The basis for this principle is that God would not make something haram or fard through his Holy Prophet without ensuring that the law reaches us with reasonable certainty. At the very least the Holy Prophet would make the law known to a large number of Companions who would then make it known to even a larger number of Successors and so on. It is not conceivable that the Holy Prophet would make something haram or fard by telling it to only one or two Companions, unless he at the same time instructed them to make it known to other Companions. Our scholars sometimes base far reaching laws on the basis of ahadith that were known to very few people in the first few centuries, that is, gharib or ahad ahadith. This procedure is not reasonable. Even ordinary law-givers promulgate laws in a public way so that a large number of people hear them. In ancient times a town crier would go around and read the king’s decree in public squares. The point can be illustrated by another example: if a professor wants his students to do some homework for credit, he would not tell it only to one or two students. He would either himself announce it to the whole class or make sure that the students to whom he mentioned the assignment would let the other students know about it. If the knowledge of the assignment remained limited to a very few students for weeks, then the assignment cannot be binding on the class. Similarly, we should expect that the Holy Prophet, especially considering the importance of his message for all humanity, would make sure that his prohibitions and commandments would be known to a large number of Companions, who would then make sure that they would be known to a large number of Successors.

A consequence of the above principle is that if a hadith has a very few narrators in the first few generations, then we cannot regard it as a basis of binding law. Similar is the case with a hadith missing from most of the second- and third-century books such as Muwatta, Bukhari, Muslim, Abu Da`ud, Tirmidhi, Nasa`i. For, the absence of the hadith from most of these books means that either their compilers did not know about it or they did not accept it as reliable and in either case there is a reasonable probability that the hadith is either not authentic or it was not meant to give a binding law for the ummah.

A note on transliteration of Arabic words

Long vowels are indicated in italics or bold, e.g. hadith or ahruf. If a word itself is in italics or bold -- (Arabic words except the most well-known ones will be written in italics) -- the long vowels are indicated by the ordinary font, e.g. hadith or ahruf. Also, note that underlining instead of dotting is used to distinguish between related letters (d and d, h and h, s and s, z and z), sahih, riyad, zuhr. When s and h or t and h occur together and represent different letters, they will be sometimes separated by – in order to avoid confusion with the letters represented by th and sh; e.g. as-hal (easier). However, if one or both of the letters has underlining, then no separation will be required, as, e.g., Ishaq or mushaf, athar, Buthan. Finally, once a word has been transliterated with proper diacritical indicators, such indicators may be omitted subsequently. Diacritical indicators may also be omitted from well-known words like Allah, Muhammad, Qur`an, or Hadith.

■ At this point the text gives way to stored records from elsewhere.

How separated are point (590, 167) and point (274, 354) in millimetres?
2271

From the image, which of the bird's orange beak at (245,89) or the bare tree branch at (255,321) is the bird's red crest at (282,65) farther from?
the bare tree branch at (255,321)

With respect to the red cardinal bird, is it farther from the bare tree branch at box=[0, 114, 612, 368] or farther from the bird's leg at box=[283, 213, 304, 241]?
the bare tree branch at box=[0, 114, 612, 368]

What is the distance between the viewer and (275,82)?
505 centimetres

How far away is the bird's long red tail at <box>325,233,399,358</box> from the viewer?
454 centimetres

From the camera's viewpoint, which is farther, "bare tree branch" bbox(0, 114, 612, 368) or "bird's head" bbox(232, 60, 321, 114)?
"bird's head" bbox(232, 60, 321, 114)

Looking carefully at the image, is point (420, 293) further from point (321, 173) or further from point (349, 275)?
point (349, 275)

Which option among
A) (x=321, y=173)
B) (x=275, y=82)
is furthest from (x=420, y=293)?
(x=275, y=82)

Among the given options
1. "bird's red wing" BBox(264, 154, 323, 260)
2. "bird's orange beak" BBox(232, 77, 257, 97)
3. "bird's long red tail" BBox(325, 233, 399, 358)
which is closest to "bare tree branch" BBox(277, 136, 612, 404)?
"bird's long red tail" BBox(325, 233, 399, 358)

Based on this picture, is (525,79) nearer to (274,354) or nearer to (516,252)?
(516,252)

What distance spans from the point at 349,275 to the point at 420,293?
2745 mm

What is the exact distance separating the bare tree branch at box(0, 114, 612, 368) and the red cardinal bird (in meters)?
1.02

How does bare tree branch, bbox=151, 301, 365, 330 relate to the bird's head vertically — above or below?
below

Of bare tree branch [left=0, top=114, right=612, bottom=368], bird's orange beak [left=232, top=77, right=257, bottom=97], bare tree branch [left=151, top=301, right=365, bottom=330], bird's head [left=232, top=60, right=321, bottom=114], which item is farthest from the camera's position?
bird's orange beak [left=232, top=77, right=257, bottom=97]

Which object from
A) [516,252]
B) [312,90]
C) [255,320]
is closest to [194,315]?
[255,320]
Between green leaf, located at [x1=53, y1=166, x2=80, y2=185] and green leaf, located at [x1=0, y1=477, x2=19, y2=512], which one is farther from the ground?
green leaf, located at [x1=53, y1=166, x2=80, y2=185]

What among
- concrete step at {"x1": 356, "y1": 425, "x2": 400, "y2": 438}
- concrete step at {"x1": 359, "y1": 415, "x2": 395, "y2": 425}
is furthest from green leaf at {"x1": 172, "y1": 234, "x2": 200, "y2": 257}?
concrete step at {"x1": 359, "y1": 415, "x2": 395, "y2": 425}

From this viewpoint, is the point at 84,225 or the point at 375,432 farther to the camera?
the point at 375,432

The above system of transliteration was devised to cause minimum disruption when computer files are converted for various purposes.

A note on dates

H is used for Hijrah and CE for Common Era. If neither H nor CE is mentioned, it is understood that the date is according to the Hijrah calendar. When both dates are mentioned, the Hijrah date is written first and both H and CE may be omitted. Some of the dates given in connection with early history of Islam are only estimates.